At school, Lucy and her friends are trying to start a band so they can enter the talent competition. One thing Brinkman and Chiki really have a gift for is capturing the fluid nature of friendships in middle school. There’s this false promise that a lot of middle grade stories propagate, where the main character always has one or two best friends. Lucy does have a friend group she shares a lunch table with (which, in middle school, was a big deal) but who she spends time with changes as the book goes on. These changes aren’t precipitated by big blow-ups, either. Some people don’t even realize it’s happening, while other friends take the adjustment hard (and Brinkman and Chiki give Lucy’s friends their own preoccupations, as well).
Another thing Brinkman and Chiki have a knack for is conveying what’s going on inside Lucy’s head. Lucy wears earbuds a lot, so they’ll often be song lyrics and no dialogue while she’s listening to music. In other scenes, instead of telling readers that Lucy’s working on homework or lost in an internet spiral, it’s all shown visually. Chiki is able to establish some regular hangouts for Lucy, so her world becomes very familiar and as much as 2012 doesn’t feel that long ago, in terms of music it really sets up some parameters. Brinkman may have Lucy buying physical CDS, but she acknowledges digital music.

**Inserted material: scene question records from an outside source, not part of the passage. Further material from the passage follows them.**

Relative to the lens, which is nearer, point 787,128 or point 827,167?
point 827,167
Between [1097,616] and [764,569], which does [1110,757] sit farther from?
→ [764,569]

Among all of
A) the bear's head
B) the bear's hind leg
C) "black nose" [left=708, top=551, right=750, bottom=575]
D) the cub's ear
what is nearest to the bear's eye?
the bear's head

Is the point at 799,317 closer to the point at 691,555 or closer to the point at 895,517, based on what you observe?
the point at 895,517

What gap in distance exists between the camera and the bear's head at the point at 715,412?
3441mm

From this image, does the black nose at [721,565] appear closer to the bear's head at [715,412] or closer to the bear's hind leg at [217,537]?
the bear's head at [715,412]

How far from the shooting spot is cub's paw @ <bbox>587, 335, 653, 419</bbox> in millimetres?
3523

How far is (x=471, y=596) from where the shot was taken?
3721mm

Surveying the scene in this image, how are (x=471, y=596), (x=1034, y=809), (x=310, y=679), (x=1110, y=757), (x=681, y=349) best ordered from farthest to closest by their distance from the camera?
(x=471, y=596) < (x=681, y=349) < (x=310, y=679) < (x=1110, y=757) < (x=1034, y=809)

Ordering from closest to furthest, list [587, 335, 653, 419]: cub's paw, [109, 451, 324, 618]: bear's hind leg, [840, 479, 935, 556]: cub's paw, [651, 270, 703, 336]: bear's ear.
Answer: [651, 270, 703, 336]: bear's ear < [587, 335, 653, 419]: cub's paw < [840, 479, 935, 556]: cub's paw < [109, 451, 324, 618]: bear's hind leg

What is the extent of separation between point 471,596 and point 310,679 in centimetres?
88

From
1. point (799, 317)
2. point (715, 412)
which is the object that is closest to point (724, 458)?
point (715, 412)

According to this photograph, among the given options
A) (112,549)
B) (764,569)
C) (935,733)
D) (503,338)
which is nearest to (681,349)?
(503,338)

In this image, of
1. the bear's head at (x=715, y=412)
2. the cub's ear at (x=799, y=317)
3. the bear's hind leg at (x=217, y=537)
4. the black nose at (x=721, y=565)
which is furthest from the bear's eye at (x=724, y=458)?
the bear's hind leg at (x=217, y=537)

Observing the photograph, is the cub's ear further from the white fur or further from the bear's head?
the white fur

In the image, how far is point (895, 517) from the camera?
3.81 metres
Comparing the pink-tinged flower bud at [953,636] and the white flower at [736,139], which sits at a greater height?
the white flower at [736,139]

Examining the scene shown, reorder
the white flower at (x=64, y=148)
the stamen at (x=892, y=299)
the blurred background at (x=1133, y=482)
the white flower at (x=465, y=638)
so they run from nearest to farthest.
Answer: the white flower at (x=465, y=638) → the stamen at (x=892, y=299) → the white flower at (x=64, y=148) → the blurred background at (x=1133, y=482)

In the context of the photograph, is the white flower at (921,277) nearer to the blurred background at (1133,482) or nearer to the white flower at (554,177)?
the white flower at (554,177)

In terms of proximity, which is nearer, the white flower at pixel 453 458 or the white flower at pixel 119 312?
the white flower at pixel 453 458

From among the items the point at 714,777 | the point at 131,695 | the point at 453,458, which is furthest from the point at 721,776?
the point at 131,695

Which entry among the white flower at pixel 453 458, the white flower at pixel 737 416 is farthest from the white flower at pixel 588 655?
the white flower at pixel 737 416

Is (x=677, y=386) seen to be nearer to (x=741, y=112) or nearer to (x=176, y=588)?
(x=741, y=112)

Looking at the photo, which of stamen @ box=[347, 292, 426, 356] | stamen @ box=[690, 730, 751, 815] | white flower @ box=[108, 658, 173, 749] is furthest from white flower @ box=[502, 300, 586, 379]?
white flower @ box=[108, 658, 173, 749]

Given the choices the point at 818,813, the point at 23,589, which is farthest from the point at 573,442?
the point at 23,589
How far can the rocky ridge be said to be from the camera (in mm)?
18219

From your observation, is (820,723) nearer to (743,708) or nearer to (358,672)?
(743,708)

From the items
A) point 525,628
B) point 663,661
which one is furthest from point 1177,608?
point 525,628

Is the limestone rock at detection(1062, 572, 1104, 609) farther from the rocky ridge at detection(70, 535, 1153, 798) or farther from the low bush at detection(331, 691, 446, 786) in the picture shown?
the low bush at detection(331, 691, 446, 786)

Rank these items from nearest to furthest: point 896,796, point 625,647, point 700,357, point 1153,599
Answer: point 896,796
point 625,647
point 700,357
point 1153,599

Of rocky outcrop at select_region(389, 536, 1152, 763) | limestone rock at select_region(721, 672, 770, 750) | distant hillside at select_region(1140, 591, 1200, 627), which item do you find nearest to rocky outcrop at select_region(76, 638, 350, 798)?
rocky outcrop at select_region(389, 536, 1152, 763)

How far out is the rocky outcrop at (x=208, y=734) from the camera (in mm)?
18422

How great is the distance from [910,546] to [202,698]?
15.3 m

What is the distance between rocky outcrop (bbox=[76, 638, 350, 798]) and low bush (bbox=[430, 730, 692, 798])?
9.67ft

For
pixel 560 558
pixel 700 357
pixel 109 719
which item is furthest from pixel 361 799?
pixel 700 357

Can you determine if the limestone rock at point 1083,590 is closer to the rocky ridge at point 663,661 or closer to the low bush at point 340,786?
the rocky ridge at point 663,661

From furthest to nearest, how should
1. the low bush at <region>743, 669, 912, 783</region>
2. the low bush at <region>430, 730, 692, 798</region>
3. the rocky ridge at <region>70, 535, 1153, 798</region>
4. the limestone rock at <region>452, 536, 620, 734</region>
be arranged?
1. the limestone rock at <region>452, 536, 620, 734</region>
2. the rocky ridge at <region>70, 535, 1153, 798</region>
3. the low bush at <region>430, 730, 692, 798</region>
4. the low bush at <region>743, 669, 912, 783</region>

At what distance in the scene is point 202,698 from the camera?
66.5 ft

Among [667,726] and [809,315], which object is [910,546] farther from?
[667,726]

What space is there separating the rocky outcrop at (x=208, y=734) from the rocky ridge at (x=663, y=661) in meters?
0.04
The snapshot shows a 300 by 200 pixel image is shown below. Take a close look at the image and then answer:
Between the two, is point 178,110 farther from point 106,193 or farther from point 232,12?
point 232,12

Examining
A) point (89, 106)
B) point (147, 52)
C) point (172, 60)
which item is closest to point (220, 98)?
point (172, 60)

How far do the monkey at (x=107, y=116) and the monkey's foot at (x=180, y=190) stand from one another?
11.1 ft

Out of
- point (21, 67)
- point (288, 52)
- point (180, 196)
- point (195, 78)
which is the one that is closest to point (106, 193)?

The writing for Lucy’s relationship with her parents and grandmother is very mature and authentic, while Chiki’s lettering is easy and free flowing. One character finishes talking, and another starts – almost Howard Hawks-ian in style, without the emphasis on speed. Lucy in the Sky is more than the Beatles, but if they’re the reason you pick this book up, that’s terrific. This book deserves all your loving when it comes out on July 27th from First Second.